4. On scrutiny of the entire material I find that the complainant has suppressed the first complaint, at least he has offered no explanation for not producing the same. Secondly, I find that the complainant has failed to prove the 'Bainapatra' the foundation of the claim for possession of the land and house nor did he produce the order said to have been obtained by him in the proceedings under Section 145, Cr. P.C. The complainant did not prove by any documentary evidence that he had preferred any appeal against the decree obtained by the accused. Therefore, I find so many ways and loopholes in the prosecution case. Further, I note that the police could not proceed on with the case though the first complaint was sent to them. This is also a significant factor. It is interesting to note that the complainant claimed that Derges Ali and Akbar Ali had shares in the properties. How is it that they did not lodge any complaint nor came forward to support the case of the complainant? It is astonishing why the complainant could not produce any independent and disinterested witness including the Caonbura cited by him in the complaint, in support of his case. I do not find any explanation worth the name as to why the witnesses could not be examined. Under these circumstances I am constrained to draw adverse inferences against the prosecution. The complainant has failed to establish that he was in possession of the disputed land. As a matter of fact he has failed to produce even a scrap of paper in support of his claim although the existence of the documents like 'Bainapatra', the order in his favour in the proceeding Under Section 145, Cr. P.C. was admitted by him.
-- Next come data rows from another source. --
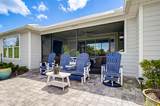 586 Marquesa Circle - Photo 26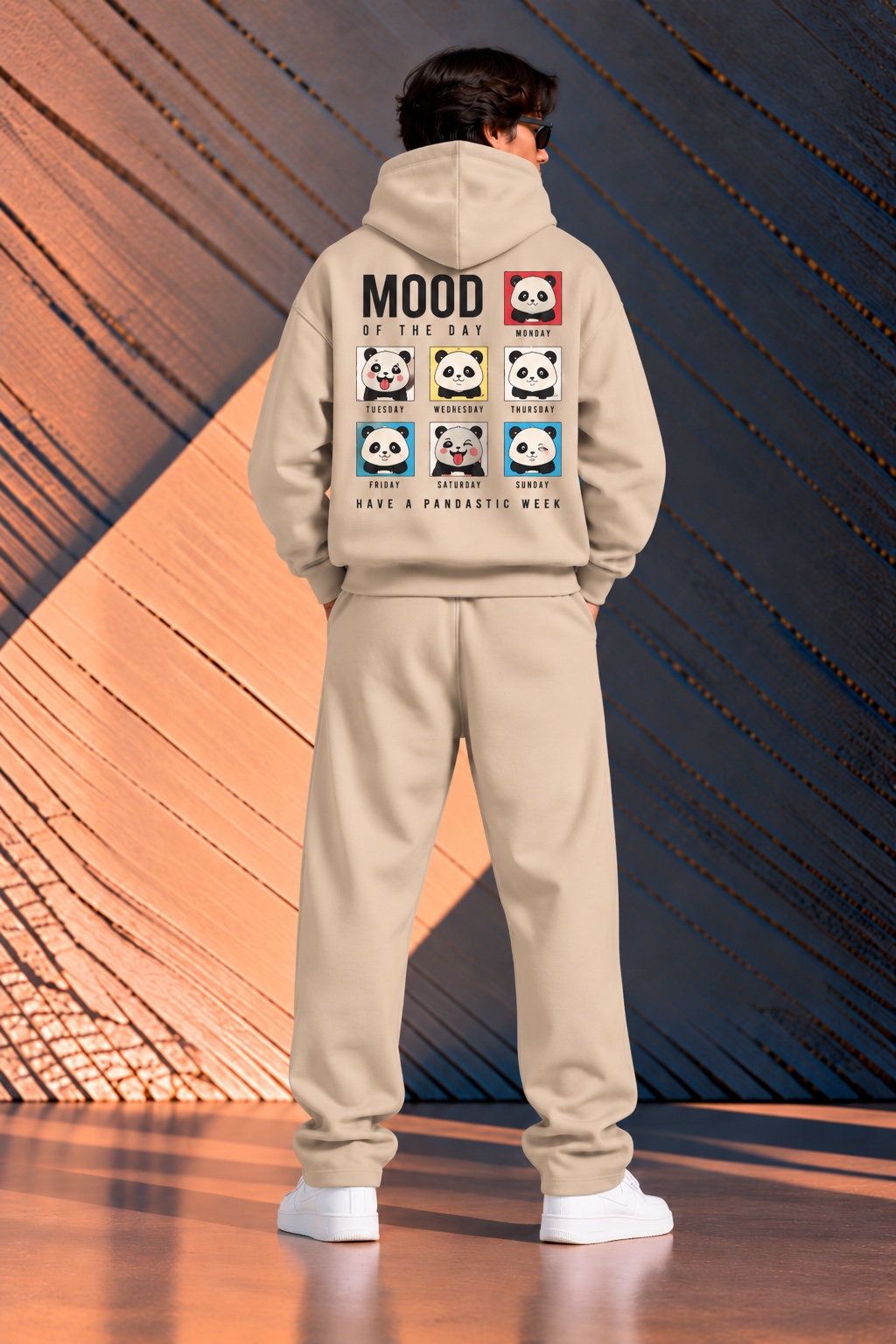aw-coord-mood-beige-back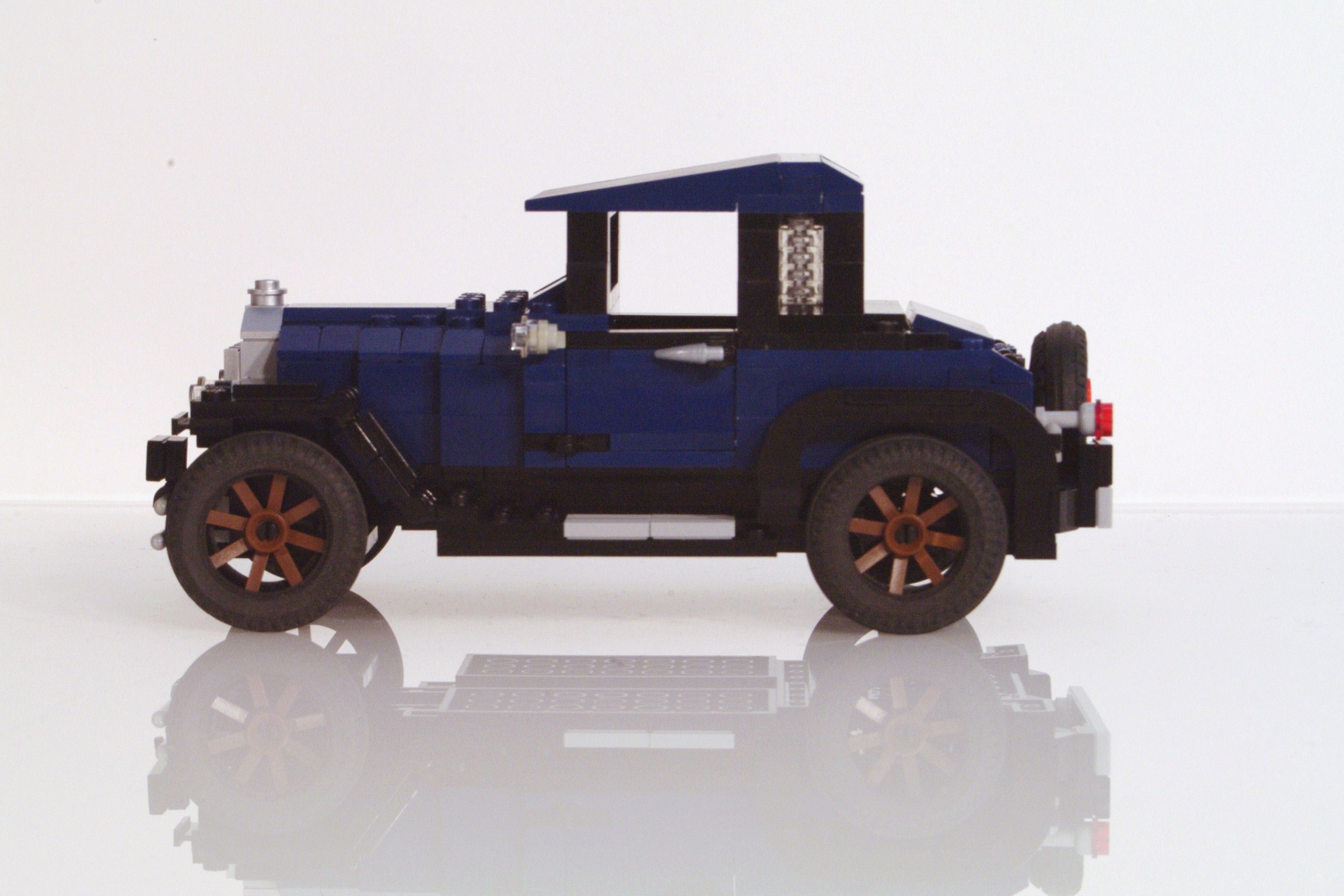 ford_model_a_202.jpg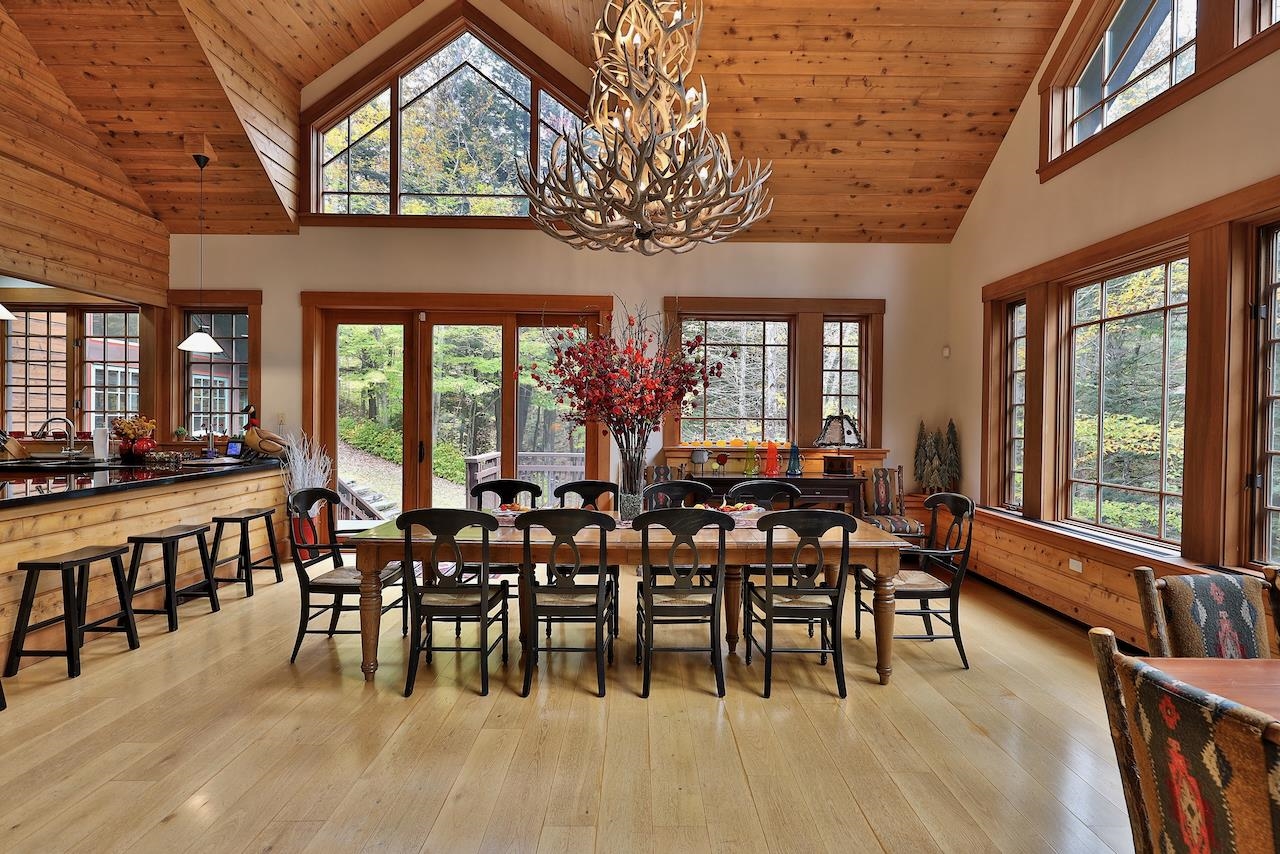 MLS #5047809 image #14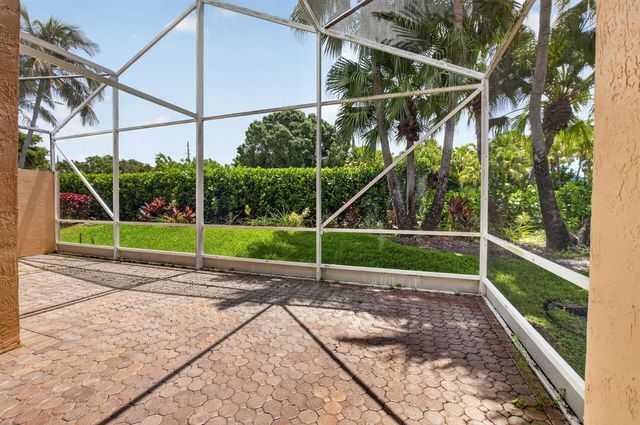 15562 Fiorenza Circle, Delray Beach, FL 33446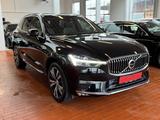 Volvo XC 60 B5 Ultimate Bright AWD-PANORAMA-AUTOMATIK- - Volvo XC60: Ultimate Bright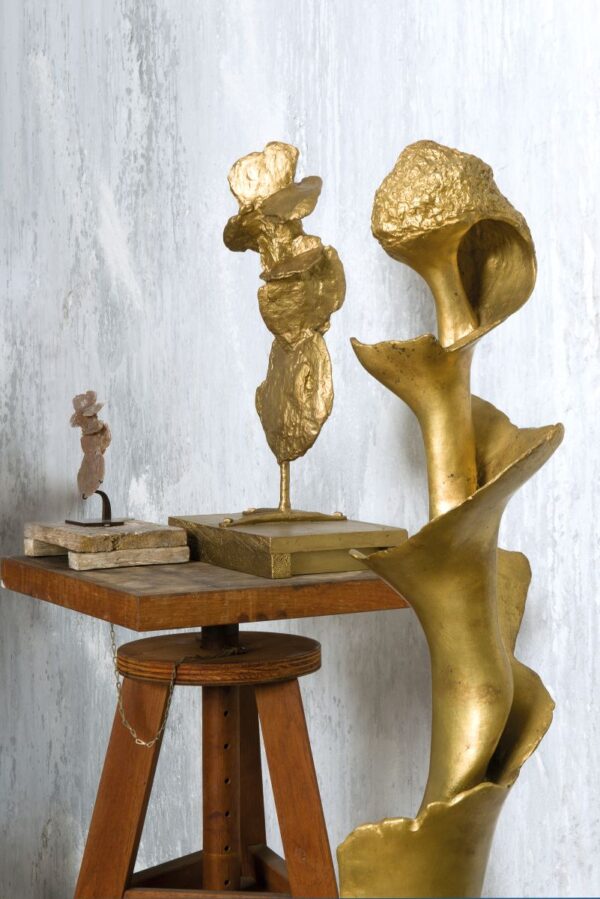 Germaine Richier-07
5. I cannot accept the evidence of Mujibar Rahman for the reason that he is highly interested in the prosecution. That apart in the complaint absolutely nothing was mentioned about him. Nor is there any inkling in the complaint that he could be there at the place of occurrence. It appears that there was an existing dispute between the parties in respect of the land and house and the witness came to support his father's claim which the young boy was bound to do on the facts and circumstances of the case, He was even not cited as a witness in the complaint. Similarly. Nisan Ali and Hussain Ali are not reliable. PW 3 Nisan Ali's name does not appear in the complaint, Hassan Ali is the own brother of the complainant. He claims that he accompanied his elder brother Hussain Ali to Nalbari. So, he was not an eye-witness. He claims that PW 2 Mujibar informed about the incident at Nalbari. I have already held that it is difficult for me to rely on Mujibar. Further, the story that PW 2 Mujibar had informed the complainant and PW 4 Hussain at Nalbari is conspicuously absent in the complaint.

6. These facets of the case were not at all considered by the Courts below. The findings of the Courts are sketchy and diffusive. They did not consider about the delay in lodging the complaint, non-production of the first written report of the case namely, the first complaint. The Courts below also failed to consider that the complainant had failed to produce the alleged 'Bainapatra' and the alleged order under Section 145 of the Cr. P.C. The Courts below did not consider the statements of facts contained in the complaint and the variation of the story in the complaint with that made out in Court. The Courts below have failed to consider that the witnesses cited in the complaint were not examined by the complainant and that no explanation was offered therefor. The Courts below did not consider that the witnesses who were examined in Court were not mentioned as the witnesses in the complaint petition. I am convinced that if these aspects were brought to the notice of the Courts below they could not have convicted the accused of the charges. It appears to me that the case was brought to lay claim on the disputed land and the house. I am constrained to hold that the prosecution has failed to bring home the charges against the accused beyond reasonable doubt and as such the accused persons are entitled to benefit of doubt.

7. In the result I hold that the prosecution has failed to prove its case beyond reasonable doubt. Accordingly. I set aside the conviction and sentences. Fines, if paid, shall be returned to the accused and they need not surrender to their bail bonds. The petition is accepted.